The Southern Estonian city of Tartu envisions driverless buses and a tram line transporting passengers from one end of the city to the other by 2030, with traffic volumes further decreased by the establishment of a bikeshare system.
Tartu plans on following the lead of Finnish city Tampere, where the decision to construct tram lines was adopted at the end of last year.

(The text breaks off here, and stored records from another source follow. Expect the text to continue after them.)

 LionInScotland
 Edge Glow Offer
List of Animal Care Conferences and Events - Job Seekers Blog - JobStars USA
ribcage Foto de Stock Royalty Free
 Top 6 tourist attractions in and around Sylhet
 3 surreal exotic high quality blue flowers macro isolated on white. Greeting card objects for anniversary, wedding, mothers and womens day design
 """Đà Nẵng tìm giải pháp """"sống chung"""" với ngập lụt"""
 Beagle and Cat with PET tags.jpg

Based on the latter city's experience, Tartu would have a difficult if not downright impossible time constructing a tram line on its own, which is why cooperation is crucial.
"The key is cooperation between traffic planners, city planners, real estate developers and real estate owners," explained Tampere public transport planner Juha-Pekka Häyrynen to ETV news broadcast "Aktuaalne kaamera."

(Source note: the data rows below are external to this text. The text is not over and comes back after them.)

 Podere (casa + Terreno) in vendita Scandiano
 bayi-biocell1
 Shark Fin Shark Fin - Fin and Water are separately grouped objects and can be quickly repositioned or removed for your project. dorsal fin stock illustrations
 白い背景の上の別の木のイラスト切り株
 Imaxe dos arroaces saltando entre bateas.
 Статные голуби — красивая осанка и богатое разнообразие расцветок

The city of Tartu sees that the need for a tram line exists.
"This car-based transport just doesn't fit [in the city] anymore," said Tartu deputy mayor Jarno Laur. "And if we follow this rule of thumb, then one tram equals three buses, equals 167 cars and about 300 people."
Other plans include the adoption of driverless city buses.
"We are also interested in testing prototypes in our urban space and I believe that something will be coming here in the near future too," noted the deputy mayor. "I think that, in term of time, we're talking about a period of about a year."
A bikeshare system will also be integrated into Tartu's public transport system within the next couple of years as well, offering opportunities of its own in the future.
"We don't need to build docks; we don't absolutely have to attach them to some kind of post," Laur explained, noting that alternative opportunities exist for tracking bikes in the bikeshare system, including apps.
With these planned changes to the public transport system, the city hopes to create a denser cityscape, which would support the development of various services and thus stimulate the local economy.